The above results were confirmed with the substrate competition assay (Fig. 7). As before, the longer wild-type NRS-Ad3′ substrate had an advantage (1.6-fold) over the shorter wild-type substrate (Fig. 7, lane 1), and RG11-Ad3′ was a poor competitor against NRS-Ad3′ (ratio of 0.7 [lane 3]). The mU1-Ad3′ substrate, which binds U1 inefficiently, was also a poor competitor, as NRS-Ad3′ was enriched in the specific peak (ratio 0.4, lane 5). However, the NRS67-Ad3′ substrate, which does not bind U11 snRNP, was a very efficient competitor against NRS-Ad3′ (ratio of 2.1 [lane 7]), even better than the wild-type RNA. This is also consistent with the increased U1 binding shown by this substrate. Thus, the substrate competition results provide further support that U1 snRNP, but not U11, plays a major role in the interaction between the NRS and Ad3′ in vitro; collectively, the data implicate U1 snRNP in NRS splicing inhibition.

DISCUSSION

The maintenance of a large pool of unspliced RNA is an important aspect of retroviral replication. In RSV, this is accomplished in part by the NRS, an RNA element which binds components of the splicing machinery including snRNPs and SR proteins. Models to explain NRS splicing inhibition have centered on U11 since its binding was originally thought to correlate with activity and because evidence of functional roles for U1 and U2 has been lacking. However, results in the accompanying paper challenge this view and suggest a role for U1 snRNP (20). It has been proposed that splicing inhibition might be elicited through a nonproductive interaction between the NRS and 3′ ss which these new data imply would involve U1. This report provides evidence that such an interaction indeed occurs between the NRS and Ad3′ which is dependent on the Ad3′ branch point/pyrimidine tract and correlates with binding of U1 to the NRS rather than U11.
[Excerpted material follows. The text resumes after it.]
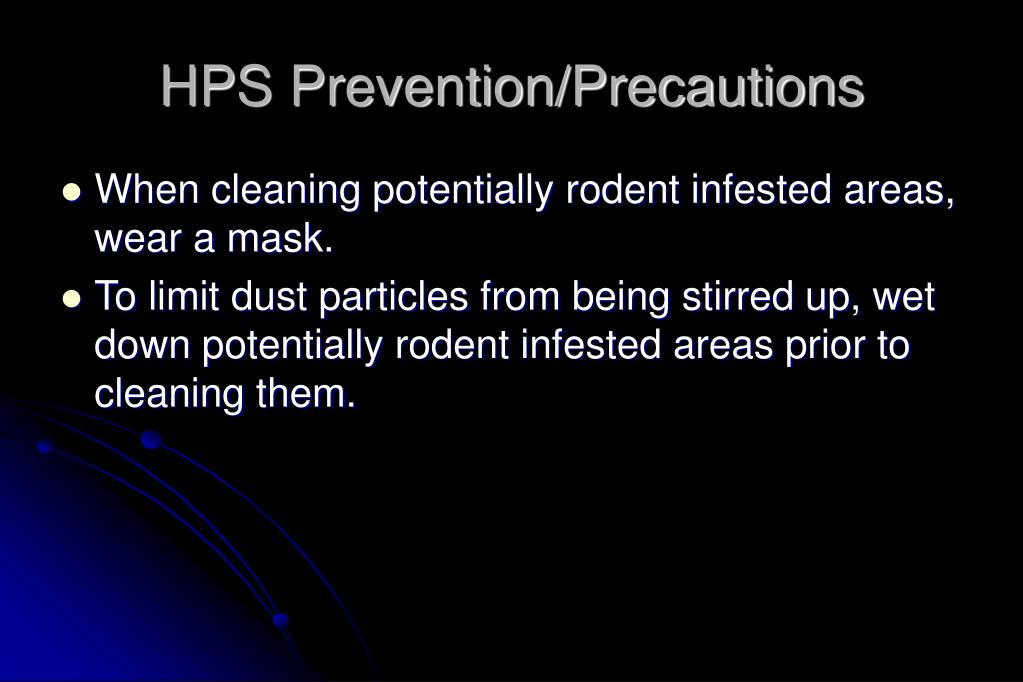HPS Prevention/Precautions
Sephacryl S500 gel filtration chromatography has been used extensively to identify and study components of the multiple complexes in the spliceosome assembly pathway (E, A, B, and C) (3, 13, 22, 23), complexes that assemble on RNA splicing enhancers (28, 30), and the cap binding complex (18). Our use of this approach also revealed a complex that assembles on the isolated NRS (NRS-C) that has several characteristics in common with the E complex and particularly the E5′ complex that assembles on isolated 5′ ss (7, 8). First, the NRS-C is detected by gel filtration chromatography but not native gel analysis. Second, assembly is ATP independent, and preformed NRS-C is dissociated by ATP. Third, factors required for NRS-C assembly are limiting in nuclear extract. Fourth, SR proteins and U1 snRNP are required for NRS-C assembly, and each is a component of the complex. Given the evidence that the NRS is recognized as a 5′ ss and to provide some support for the idea that splicing inhibition involves an interaction between the NRS and 3′ ss, we sought to demonstrate an association between the NRS and the Ad 3′ ss. Much like the results of Michaud and Reed (23) which indicated that the 5′ and 3′ ss of an Ad splicing substrate associate in E complex, the gel filtration and substrate competition experiments provide two independent lines of evidence that an interaction occurs between the NRS and Ad3′.

Consistent with the findings in the accompanying paper of a U1 site that overlaps the U11 site and that U1 binding strongly correlates with function (20), it was shown here that U1 and U11 binding to the NRS-Ad3′ chimeras can be separated and that the interaction was related to U1 rather than U11. Our previous result that debilitating U1 in nuclear extract has a dramatic effect on NRS-C (7, 8), which was curious at the time but not easily explained given the strength of the U11 data, was the first suggestion of a functional role for U1. The earlier results are now reconciled with the finding that NRS-C is also sensitive to the mU1 mutation but not to the U11-specific mutation (data not shown) and are compatible with the in vitro interaction of the NRS with Ad3′ being primarily mediated by U1 and not U11.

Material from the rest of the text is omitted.